### TEXTO DO EXERCÍCIO
-=-=-
Entidade afirma que o prefeito de Goiânia extrapola competências ao propor retorno de monitorados desempregados à prisão
A Ordem dos Advogados do Brasil – Seção Goiás (OAB-GO) classificou como “inconstitucional” e “ilegal” a proposta do prefeito de Goiânia, Sandro Mabel (União Brasil), de determinar o retorno à prisão de pessoas monitoradas por tornozeleira eletrônica que estejam desempregadas. A medida, anunciada em vídeo publicado nas redes sociais do gestor no último domingo (19/10), gerou forte repercussão e críticas de entidades jurídicas e de direitos humanos.
Em nota enviada ao portal Mais Goiás, o Fórum das Comissões Criminais da OAB-GO destacou que qualquer tentativa de interferência do Executivo Municipal em questões relativas à execução penal fere a Constituição Federal e a Lei de Execução Penal (LEP), que atribuem exclusivamente ao Poder Judiciário as decisões sobre progressão ou regressão de regime, concessão de benefícios e monitoramento de condenados.
“Interferência viola a separação dos Poderes”, afirma OAB-GO
De acordo com o comunicado, “a própria LEP estabelece regras claras sobre a monitoração eletrônica, sua fiscalização e hipóteses de revogação, prevendo consequências graduadas em caso de descumprimento, mediante decisão fundamentada do juiz competente”. A entidade frisou que a monitoração eletrônica é medida judicial, e não administrativa, e que qualquer sanção ao descumprimento deve seguir rito processual.
-=-=-
### MATERIAL FORNECIDO
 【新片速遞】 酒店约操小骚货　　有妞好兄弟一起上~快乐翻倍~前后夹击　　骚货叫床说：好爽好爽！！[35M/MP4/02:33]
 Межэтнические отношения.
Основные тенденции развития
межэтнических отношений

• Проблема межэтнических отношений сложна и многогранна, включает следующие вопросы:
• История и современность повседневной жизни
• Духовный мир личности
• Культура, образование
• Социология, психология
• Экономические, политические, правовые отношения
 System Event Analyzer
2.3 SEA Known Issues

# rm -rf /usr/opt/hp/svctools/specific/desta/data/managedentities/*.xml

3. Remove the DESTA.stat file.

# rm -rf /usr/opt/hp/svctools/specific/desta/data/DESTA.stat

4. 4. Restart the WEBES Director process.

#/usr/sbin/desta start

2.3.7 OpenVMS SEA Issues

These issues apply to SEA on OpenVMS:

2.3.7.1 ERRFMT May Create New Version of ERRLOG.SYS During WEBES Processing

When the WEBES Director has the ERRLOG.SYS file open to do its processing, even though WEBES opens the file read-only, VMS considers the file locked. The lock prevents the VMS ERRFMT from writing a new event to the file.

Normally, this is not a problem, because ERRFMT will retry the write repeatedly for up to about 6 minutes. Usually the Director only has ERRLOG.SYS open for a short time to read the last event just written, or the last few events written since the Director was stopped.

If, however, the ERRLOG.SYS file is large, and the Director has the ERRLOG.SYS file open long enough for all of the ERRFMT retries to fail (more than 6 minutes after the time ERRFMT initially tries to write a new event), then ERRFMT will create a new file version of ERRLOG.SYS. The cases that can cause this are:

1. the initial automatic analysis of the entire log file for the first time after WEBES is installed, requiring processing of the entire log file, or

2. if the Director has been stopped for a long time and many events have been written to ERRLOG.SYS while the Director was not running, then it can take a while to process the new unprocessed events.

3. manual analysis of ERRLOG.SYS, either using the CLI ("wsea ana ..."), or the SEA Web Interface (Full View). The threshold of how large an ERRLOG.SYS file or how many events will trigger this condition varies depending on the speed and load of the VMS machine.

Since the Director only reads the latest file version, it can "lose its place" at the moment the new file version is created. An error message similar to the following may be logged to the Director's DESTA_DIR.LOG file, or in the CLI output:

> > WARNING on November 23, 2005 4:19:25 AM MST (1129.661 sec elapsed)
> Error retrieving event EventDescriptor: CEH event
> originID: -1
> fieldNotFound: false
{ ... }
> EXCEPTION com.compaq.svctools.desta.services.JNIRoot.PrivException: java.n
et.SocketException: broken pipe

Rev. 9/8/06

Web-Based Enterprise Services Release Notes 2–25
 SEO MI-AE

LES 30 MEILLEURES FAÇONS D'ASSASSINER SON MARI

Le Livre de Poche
-=-=-
### EXERCÍCIO 1
Indique se cada afirmação está de acordo com o texto do exercício, respondendo sim ou não e citando as palavras do texto que decidem a questão: (a) a proposta do prefeito foi divulgada em vídeo nas redes sociais dele; (b) para a OAB-GO, a monitoração eletrônica é uma medida administrativa; (c) segundo a nota, cabe ao Executivo Municipal decidir sobre a regressão de regime.
### EXERCÍCIO 2
Transcreva, no texto do exercício, o trecho que começa em "Entidade afirma que" e vai até "de direitos humanos.", com essas palavras incluídas.

### RESPOSTA 1
(a) Sim: “anunciada em vídeo publicado nas redes sociais do gestor no último domingo (19/10)”.
(b) Não: “a monitoração eletrônica é medida judicial, e não administrativa”.
(c) Não: “que atribuem exclusivamente ao Poder Judiciário as decisões sobre progressão ou regressão de regime”.

### RESPOSTA 2
Entidade afirma que o prefeito de Goiânia extrapola competências ao propor retorno de monitorados desempregados à prisão
A Ordem dos Advogados do Brasil – Seção Goiás (OAB-GO) classificou como “inconstitucional” e “ilegal” a proposta do prefeito de Goiânia, Sandro Mabel (União Brasil), de determinar o retorno à prisão de pessoas monitoradas por tornozeleira eletrônica que estejam desempregadas. A medida, anunciada em vídeo publicado nas redes sociais do gestor no último domingo (19/10), gerou forte repercussão e críticas de entidades jurídicas e de direitos humanos.